== TAREA ASIGNADA 1 ==
Copia sin cambios el tramo de las filas que empieza en la línea que contiene "Segment heart. Return masks as SVG." y llega hasta la última fila, con ambos extremos incluidos.

== TEXTO ==

%%

Hoy quiero hablarles de un hombre excepcional, íntegro y, sobre todo, valiente, muy valiente. Se trata de Melchor Rodríguez (Sevilla 1893, Madrid 1972), un político de clase obrera, sindicalista y de ideología anarco-pacifista que, no por casualidad (sino por su prestigio y por su actividad humanitaria durante la Guerra Civil Española), fue el último alcalde republicano de Madrid; es decir, fue quien -como primer edil de la ciudad- entregó su “cartera capitalina” a los alzados, a los autodenominados nacionales, una vez caída la plaza en 1939.
Hace no mucho que el pleno del consistorio madrileño, a iniciativa del grupo municipal de Ciudadanos, y por unanimidad, aprobó dar una calle de la ciudad a quien la historia ya conoce con el sobrenombre del “ángel rojo”, pese que a él tal apodo nunca le agradó; más bien, le pareció en su día del todo inoportuno. Se lo pusieron sus camaradas comunistas, precisamente por evitar la muerte de miles de personas, por defender el derecho a la vida de los presos, en su mayoría franquistas o gentes de derechas. No está nada clara la cifra de las vidas que salvó, pero fueron muchas: tal vez entre diez y veinte mil. Todo un símbolo. Todo un ejemplo. La certeza absoluta de que en la tierra hay hombres justos y buenos.
Sin duda, la guerra, sea la que sea y por legítima que se nos presente o nos parezca, tiende a convertirse en una sucesión de actos atroces e intereses espurios. Y Melchor lo tenía meridianamente claro: “por las ideas se puede morir pero no matar”.
Ahora, situémonos por un momento en la localidad madrileña de Alcalá de Henares, el 8 de diciembre de 1936, en la ciudad que sería declarada, más de cincuenta años después, Patrimonio de la Humanidad por la Unesco. Pero volvamos al 36: las tropas franquistas han lanzado un intenso bombardeo sobre la que fue ciudad natal de Cervantes. El feroz ataque produce un importante número de víctimas mortales, en gran medida civiles, mujeres y niños. Los milicianos reaccionan enfurecidos, algunos con los cadáveres de sus deudos en los brazos. Están armados y ansían venganza. Desean entrar en la prisión, abrir las celdas de los presos “nacionales” y ajusticiarlos. A pocos meses de iniciadas las hostilidades, las noticias de ejecuciones sumarias y sin juicio son moneda común en ambos bandos de la contienda. Y los milicianos, tras la matanza aérea, se sienten legitimados para actuar.

%%

== DATOS PROPORCIONADOS ==
%%

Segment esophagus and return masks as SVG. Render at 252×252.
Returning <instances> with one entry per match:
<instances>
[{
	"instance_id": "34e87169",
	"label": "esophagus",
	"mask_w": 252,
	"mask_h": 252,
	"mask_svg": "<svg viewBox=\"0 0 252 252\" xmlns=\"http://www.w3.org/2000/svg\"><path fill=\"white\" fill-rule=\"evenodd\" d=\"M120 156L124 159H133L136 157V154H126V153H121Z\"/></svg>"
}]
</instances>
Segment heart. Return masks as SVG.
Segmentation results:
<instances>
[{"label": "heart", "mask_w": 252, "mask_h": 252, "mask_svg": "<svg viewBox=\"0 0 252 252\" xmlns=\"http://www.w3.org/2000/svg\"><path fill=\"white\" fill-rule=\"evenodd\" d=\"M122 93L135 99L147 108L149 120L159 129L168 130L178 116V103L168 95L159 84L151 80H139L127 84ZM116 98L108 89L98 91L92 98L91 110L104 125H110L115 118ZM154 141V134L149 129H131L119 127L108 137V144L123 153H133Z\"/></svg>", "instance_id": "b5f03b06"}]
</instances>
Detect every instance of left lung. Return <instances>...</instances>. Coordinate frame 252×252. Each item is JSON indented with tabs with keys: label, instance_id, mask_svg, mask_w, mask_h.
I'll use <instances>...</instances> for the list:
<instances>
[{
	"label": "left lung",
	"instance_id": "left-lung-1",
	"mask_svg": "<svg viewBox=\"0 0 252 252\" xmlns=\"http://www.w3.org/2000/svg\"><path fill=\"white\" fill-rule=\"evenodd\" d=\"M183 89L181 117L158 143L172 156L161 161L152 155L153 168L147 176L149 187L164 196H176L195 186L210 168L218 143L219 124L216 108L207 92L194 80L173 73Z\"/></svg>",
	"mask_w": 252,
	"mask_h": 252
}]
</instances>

%%

== TAREA ASIGNADA 2 ==
Sigue escribiendo el texto sobre Melchor Rodríguez a partir de su última oración.

== RESPUESTA 1 ==
Segment heart. Return masks as SVG.
Segmentation results:
<instances>
[{"label": "heart", "mask_w": 252, "mask_h": 252, "mask_svg": "<svg viewBox=\"0 0 252 252\" xmlns=\"http://www.w3.org/2000/svg\"><path fill=\"white\" fill-rule=\"evenodd\" d=\"M122 93L135 99L147 108L149 120L159 129L168 130L178 116V103L168 95L159 84L151 80H139L127 84ZM116 98L108 89L98 91L92 98L91 110L104 125H110L115 118ZM154 141V134L149 129H131L119 127L108 137V144L123 153H133Z\"/></svg>", "instance_id": "b5f03b06"}]
</instances>
Detect every instance of left lung. Return <instances>...</instances>. Coordinate frame 252×252. Each item is JSON indented with tabs with keys: label, instance_id, mask_svg, mask_w, mask_h.
I'll use <instances>...</instances> for the list:
<instances>
[{
	"label": "left lung",
	"instance_id": "left-lung-1",
	"mask_svg": "<svg viewBox=\"0 0 252 252\" xmlns=\"http://www.w3.org/2000/svg\"><path fill=\"white\" fill-rule=\"evenodd\" d=\"M183 89L181 117L158 143L172 156L161 161L152 155L153 168L147 176L149 187L164 196H176L195 186L210 168L218 143L219 124L216 108L207 92L194 80L173 73Z\"/></svg>",
	"mask_w": 252,
	"mask_h": 252
}]
</instances>

== RESPUESTA 2 ==
Cuando turbas de hombres armados irrumpen en la cárcel y ya han superado una de sus puertas, aparece en persona Melchor Rodríguez, entonces Delegado de Prisiones del gobierno republicano. Subido a una mesa, entre gritos y abucheos, se dirige a los milicianos, sus correligionarios, para evitar la masacre. Le insultan, le empujan, le encañonan y le rompen la ropa. La situación se vuelve insostenible, pero Melchor no se amilana. Eso sí, ante su incapacidad para frenar a la turba con sermones, pone en marcha su ingenio y les dice a los asaltantes que, ya que van a entrar, quiere que sepan que ha ordenado armar a los presos políticos (cosa que, desde luego, no había hecho). El farol detiene el asalto y el valiente y audaz pacifista salva la vida de mil quinientos presos.
El personaje, quijotesco y valeroso, es admirable porque se enfrenta a las infamias de los suyos y se juega la vida por los demás y, más concretamente, por los “otros”, por los del bando contrario. Él había estado preso en muchas ocasiones y había exigido entonces el respeto por sus derechos humanos como recluso político. Alfonso Domingo ha estudiado a fondo a Melchor Rodríguez. En su obra “El ángel rojo”, el escritor y periodista ilumina el rostro del niño pobre andaluz, del barrio de Triana, hijo de un maquinista y una cigarrera, que queda huérfano de padre a la temprana edad de diez años, que quiso ser torero y que, sin embrago, se hizo calderero y chapista. Como anarquista y pacifista, destacó, sobre todo, por su formidable y audaz compromiso con los derechos humanos, especialmente con el derecho a la propia vida, convirtiéndose así en un auténtico salva-personas, en un verdadero héroe de carne y hueso.
Ya dijo el manco alcalaíno que “cada uno es artífice de su ventura” y, en tal sentido, Melchor fue, sin lugar a dudas, el gran hacedor de su imborrable y cinematográfica biografía. Para entender su figura y su enorme obra política hay que tener en cuenta, como señala el estudioso Domingo, que Melchor “Estuvo en la cárcel en treinta y cuatro ocasiones y con regímenes distintos: monarquía, república y franquismo”.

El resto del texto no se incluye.